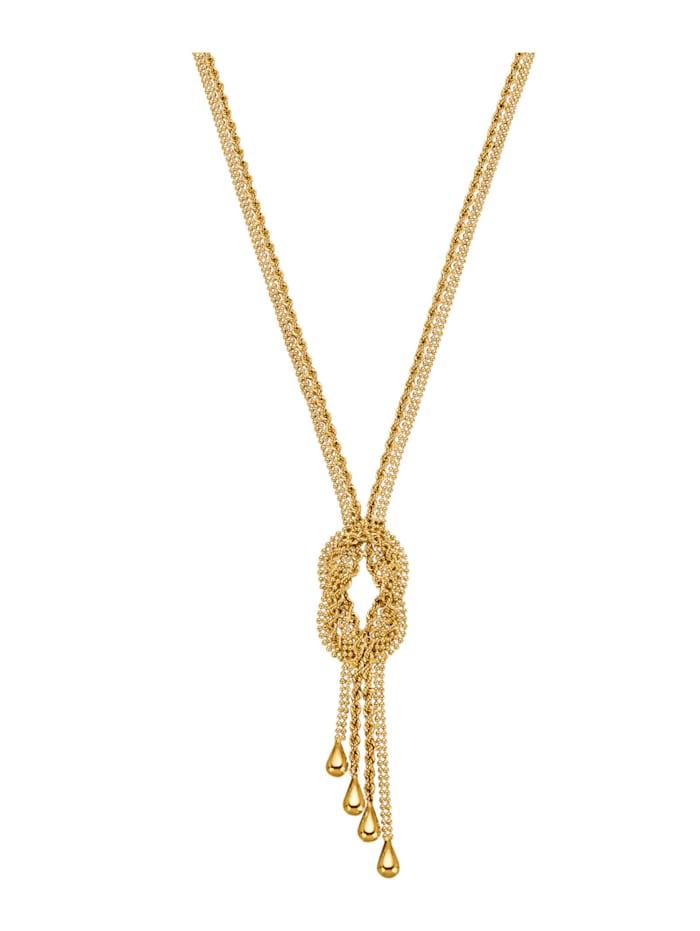 Diemer Gold Collier, Gelbgoldfarben
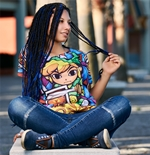 T-Shirt The Legend of Zelda 149509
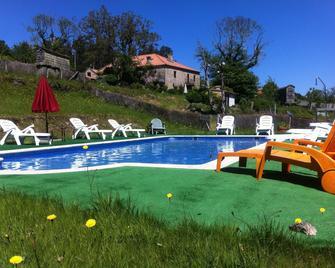 Casa Rural O Bergando - Pontevedra - Pool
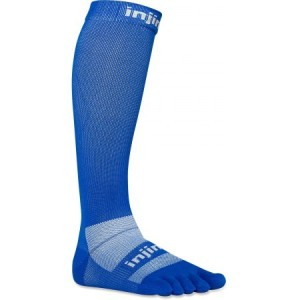 injinji_compression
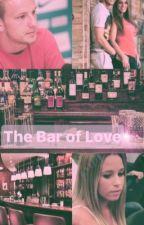 The Bar of Love  by yasminea75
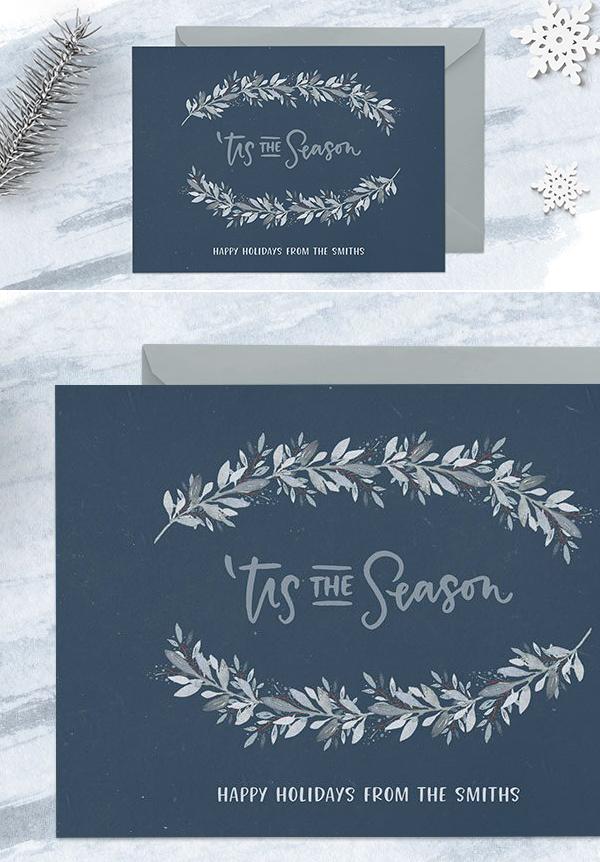Cómo crear una postal navideña de invierno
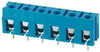 PCB Screw Terminal Block PST300 7.5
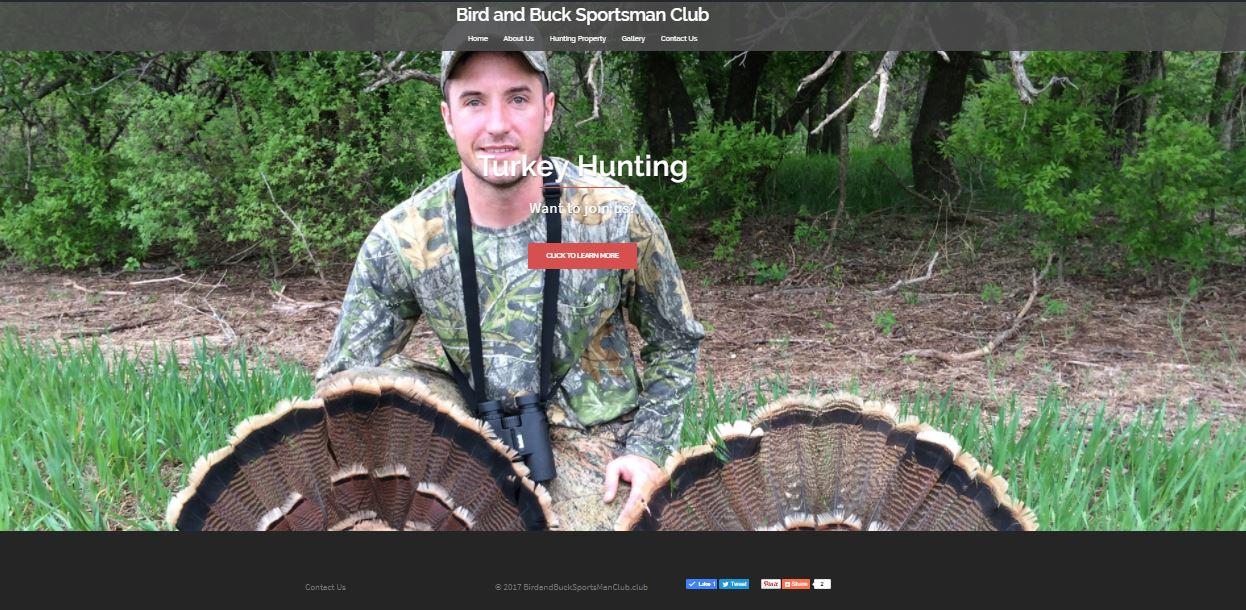 Bird and Buck Sportsman Club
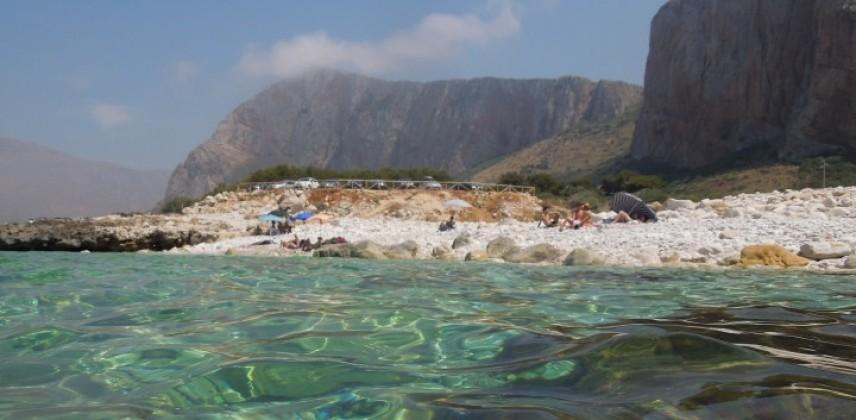 San Vito Lo Capo: le 10 spiagge che non potrai fare a meno di amare!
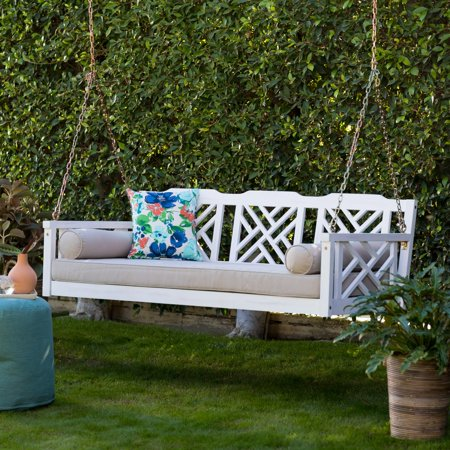 Belham Living Chippendale Deep Seating White Washed Porch Swing Bed with Cushion ()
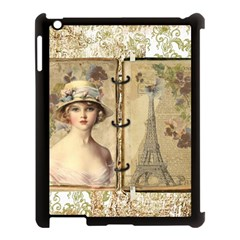 Paris 1122617 1920 Apple Ipad 3/4 Case (black) by vintage2030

## TASK DESCRIPTION
Copy the lines starting at the line that contains "The Bar of Love" and running to the final line of the entries, inclusive; omit all pictures.

## WORKED SOLUTION
 The Bar of Love  by yasminea75
Cómo crear una postal navideña de invierno
 PCB Screw Terminal Block PST300 7.5
 Bird and Buck Sportsman Club
 San Vito Lo Capo: le 10 spiagge che non potrai fare a meno di amare!
 Belham Living Chippendale Deep Seating White Washed Porch Swing Bed with Cushion ()
 Paris 1122617 1920 Apple Ipad 3/4 Case (black) by vintage2030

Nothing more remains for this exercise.